━━━━━ Task inputs ━━━━━
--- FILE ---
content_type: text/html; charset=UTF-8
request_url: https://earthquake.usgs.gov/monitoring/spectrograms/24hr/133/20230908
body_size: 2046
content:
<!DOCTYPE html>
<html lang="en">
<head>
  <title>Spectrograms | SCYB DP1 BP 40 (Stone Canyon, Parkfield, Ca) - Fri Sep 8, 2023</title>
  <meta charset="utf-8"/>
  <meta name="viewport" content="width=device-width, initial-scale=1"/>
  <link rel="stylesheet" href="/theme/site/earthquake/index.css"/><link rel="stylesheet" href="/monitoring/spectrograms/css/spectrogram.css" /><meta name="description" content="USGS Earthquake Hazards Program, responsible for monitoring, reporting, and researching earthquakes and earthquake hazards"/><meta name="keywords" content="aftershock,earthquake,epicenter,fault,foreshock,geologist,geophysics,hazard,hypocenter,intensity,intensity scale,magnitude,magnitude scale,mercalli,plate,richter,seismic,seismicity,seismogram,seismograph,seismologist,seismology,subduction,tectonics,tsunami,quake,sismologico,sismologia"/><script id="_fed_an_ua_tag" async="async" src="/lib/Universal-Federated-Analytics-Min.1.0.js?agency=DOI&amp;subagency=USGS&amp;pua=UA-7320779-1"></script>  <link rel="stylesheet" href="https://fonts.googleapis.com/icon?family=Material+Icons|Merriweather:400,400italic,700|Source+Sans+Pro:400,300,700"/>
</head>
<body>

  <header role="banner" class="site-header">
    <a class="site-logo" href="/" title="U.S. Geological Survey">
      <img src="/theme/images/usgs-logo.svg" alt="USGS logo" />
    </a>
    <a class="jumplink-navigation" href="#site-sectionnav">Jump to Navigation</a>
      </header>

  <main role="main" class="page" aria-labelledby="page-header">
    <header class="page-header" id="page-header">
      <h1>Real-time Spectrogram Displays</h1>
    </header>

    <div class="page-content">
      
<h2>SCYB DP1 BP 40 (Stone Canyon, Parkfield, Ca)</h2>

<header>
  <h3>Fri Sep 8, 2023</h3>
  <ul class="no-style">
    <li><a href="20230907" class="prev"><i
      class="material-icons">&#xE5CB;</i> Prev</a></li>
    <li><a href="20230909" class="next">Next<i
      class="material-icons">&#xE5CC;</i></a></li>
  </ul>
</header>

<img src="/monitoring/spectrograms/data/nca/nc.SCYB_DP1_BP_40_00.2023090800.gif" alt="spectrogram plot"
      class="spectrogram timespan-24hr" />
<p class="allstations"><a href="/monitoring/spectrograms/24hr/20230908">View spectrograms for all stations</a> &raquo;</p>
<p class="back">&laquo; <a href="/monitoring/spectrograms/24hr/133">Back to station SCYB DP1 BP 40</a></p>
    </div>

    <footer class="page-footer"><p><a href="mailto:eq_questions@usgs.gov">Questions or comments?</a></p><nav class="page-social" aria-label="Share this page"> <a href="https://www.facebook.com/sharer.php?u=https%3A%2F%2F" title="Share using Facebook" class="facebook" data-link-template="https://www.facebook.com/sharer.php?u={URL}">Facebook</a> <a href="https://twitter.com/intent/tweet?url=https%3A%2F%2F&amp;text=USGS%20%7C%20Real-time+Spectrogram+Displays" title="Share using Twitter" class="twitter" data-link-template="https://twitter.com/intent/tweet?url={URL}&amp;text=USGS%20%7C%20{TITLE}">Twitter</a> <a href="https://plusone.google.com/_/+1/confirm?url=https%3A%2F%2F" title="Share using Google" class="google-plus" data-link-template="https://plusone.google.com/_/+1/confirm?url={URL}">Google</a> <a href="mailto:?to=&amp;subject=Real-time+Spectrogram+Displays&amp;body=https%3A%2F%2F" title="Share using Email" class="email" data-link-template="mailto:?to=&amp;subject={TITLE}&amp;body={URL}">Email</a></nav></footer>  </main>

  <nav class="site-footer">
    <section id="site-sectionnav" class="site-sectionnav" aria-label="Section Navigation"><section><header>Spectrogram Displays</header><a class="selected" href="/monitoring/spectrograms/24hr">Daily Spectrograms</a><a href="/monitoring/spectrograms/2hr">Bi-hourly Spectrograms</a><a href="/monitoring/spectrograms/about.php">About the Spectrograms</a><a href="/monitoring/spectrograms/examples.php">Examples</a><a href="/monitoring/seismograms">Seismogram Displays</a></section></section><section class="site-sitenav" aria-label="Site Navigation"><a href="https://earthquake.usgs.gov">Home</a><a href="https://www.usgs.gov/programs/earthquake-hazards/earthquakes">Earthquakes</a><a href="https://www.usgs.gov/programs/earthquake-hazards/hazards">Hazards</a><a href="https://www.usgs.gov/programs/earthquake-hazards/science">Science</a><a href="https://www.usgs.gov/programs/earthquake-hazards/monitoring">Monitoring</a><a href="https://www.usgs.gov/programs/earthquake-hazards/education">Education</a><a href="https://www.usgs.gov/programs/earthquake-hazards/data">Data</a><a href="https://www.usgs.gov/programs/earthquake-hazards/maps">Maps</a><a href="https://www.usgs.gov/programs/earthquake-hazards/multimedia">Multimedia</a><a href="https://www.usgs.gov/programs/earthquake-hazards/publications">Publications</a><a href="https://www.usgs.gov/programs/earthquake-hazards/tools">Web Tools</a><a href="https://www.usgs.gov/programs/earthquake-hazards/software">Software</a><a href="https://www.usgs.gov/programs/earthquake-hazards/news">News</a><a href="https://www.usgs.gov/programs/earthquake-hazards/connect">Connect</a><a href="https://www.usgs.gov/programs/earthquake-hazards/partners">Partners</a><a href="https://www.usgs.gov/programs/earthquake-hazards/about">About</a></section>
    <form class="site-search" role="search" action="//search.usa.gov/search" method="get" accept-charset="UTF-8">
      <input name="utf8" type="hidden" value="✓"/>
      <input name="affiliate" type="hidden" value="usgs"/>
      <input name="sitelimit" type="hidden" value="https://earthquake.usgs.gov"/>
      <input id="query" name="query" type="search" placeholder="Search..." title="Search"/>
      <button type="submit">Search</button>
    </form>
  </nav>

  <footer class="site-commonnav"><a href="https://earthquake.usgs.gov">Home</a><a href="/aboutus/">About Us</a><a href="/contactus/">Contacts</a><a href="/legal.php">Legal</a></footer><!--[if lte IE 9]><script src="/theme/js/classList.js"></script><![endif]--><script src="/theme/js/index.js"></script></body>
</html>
━━━━━
━━━━━ Task inputs ━━━━━
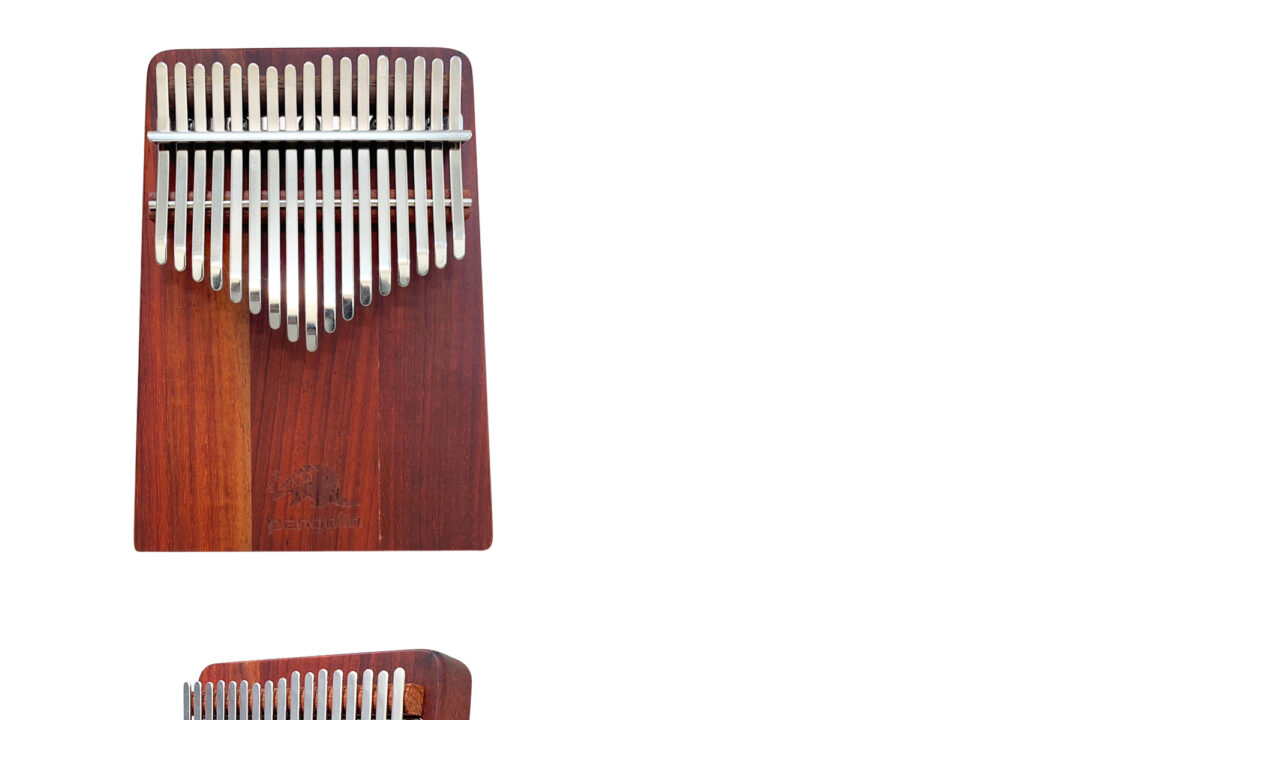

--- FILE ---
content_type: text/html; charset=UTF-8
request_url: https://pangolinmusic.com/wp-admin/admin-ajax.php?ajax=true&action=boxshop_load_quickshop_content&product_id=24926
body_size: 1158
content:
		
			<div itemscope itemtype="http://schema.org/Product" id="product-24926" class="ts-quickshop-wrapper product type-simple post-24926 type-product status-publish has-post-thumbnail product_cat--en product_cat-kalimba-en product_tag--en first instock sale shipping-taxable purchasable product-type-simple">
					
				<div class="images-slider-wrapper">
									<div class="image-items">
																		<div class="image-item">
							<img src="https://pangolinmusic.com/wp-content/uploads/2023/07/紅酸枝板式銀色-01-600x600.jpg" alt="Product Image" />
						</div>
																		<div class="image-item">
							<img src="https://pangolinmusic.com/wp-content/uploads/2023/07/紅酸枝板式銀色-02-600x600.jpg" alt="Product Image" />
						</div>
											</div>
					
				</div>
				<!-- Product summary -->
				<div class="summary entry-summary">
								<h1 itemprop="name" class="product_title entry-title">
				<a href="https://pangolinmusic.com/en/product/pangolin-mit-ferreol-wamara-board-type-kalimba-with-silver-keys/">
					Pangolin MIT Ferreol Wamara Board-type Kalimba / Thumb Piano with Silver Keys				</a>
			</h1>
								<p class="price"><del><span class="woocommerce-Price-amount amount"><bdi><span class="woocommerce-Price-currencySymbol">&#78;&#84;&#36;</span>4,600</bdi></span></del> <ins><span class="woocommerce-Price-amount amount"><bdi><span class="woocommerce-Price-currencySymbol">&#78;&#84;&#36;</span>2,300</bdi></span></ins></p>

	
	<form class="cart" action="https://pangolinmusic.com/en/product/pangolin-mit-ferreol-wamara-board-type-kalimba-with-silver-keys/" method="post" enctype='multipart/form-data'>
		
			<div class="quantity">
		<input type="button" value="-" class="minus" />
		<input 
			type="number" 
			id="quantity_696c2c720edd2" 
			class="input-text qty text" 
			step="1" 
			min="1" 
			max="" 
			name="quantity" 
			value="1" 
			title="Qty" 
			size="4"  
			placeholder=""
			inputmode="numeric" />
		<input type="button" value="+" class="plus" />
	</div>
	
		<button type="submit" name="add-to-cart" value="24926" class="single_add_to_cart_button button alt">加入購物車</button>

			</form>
━━━━━
━━━━━ Task inputs ━━━━━
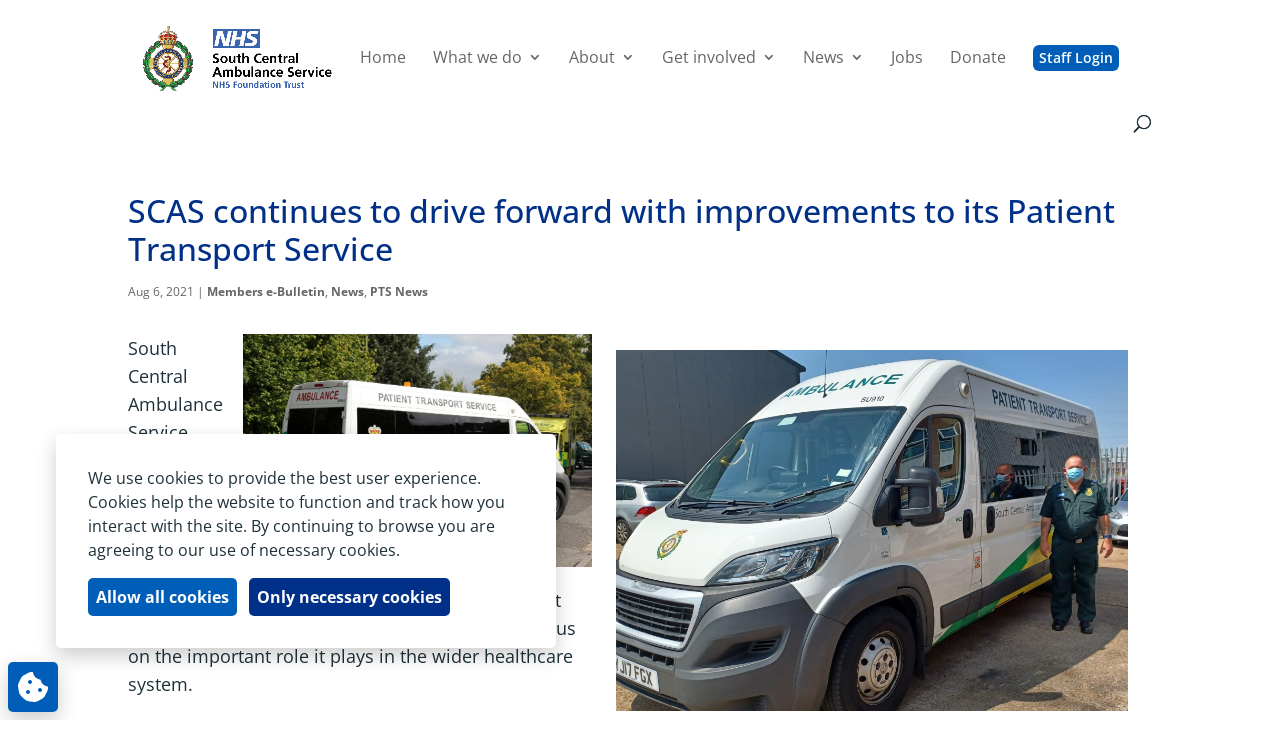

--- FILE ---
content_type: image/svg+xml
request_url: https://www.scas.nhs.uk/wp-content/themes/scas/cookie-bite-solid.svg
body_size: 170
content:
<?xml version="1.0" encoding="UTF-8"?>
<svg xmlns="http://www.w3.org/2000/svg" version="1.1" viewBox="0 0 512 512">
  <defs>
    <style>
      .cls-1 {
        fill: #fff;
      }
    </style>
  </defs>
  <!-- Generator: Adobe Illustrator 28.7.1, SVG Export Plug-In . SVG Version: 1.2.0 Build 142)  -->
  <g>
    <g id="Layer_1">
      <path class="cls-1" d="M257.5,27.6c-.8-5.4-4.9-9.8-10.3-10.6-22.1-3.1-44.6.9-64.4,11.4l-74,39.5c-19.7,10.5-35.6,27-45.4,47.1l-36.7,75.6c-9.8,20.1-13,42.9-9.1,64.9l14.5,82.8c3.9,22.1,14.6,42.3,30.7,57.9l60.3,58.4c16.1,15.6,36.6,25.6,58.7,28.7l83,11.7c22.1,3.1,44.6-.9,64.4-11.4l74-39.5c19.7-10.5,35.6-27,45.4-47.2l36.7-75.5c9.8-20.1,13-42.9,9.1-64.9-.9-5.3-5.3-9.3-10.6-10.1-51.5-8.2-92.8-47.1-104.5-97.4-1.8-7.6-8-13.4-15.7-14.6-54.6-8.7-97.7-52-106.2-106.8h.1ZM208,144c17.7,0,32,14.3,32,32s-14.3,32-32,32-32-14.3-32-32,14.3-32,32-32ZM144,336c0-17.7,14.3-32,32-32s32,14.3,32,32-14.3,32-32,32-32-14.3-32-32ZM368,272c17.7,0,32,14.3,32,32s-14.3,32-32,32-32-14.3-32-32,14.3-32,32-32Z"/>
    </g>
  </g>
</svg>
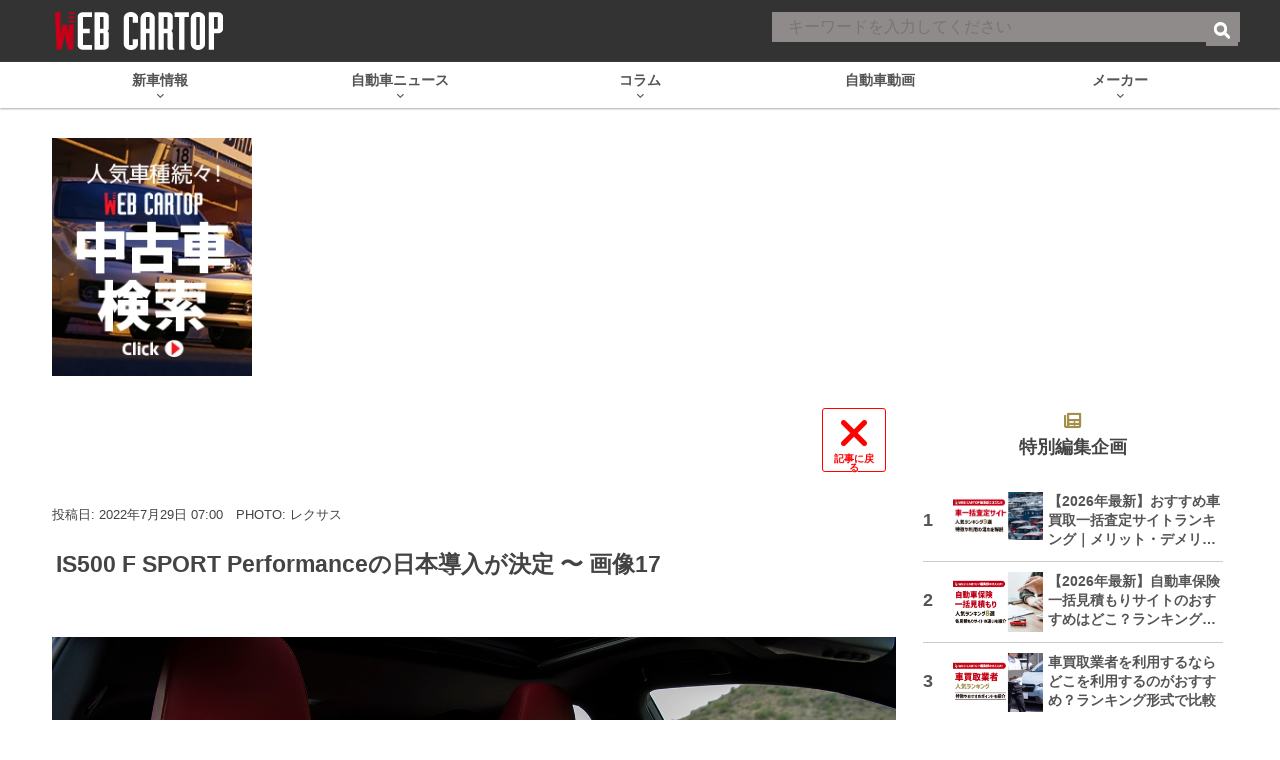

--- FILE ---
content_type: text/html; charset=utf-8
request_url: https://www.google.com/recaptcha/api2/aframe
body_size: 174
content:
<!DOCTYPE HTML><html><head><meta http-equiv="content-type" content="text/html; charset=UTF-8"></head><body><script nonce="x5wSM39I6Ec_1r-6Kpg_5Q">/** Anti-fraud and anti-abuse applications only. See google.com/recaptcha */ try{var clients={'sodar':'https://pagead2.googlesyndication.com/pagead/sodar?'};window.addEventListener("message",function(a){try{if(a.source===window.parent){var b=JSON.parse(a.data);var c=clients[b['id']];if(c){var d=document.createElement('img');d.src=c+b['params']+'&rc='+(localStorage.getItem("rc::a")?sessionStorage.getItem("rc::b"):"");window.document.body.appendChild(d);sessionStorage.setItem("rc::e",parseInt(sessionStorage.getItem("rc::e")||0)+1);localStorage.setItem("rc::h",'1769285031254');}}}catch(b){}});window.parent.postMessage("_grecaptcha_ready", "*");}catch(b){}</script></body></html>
━━━━━
Look through the records and gather each line with the word "entry".

Solution to this task =>
				<div class="summary entry-summary">
								<h1 itemprop="name" class="product_title entry-title">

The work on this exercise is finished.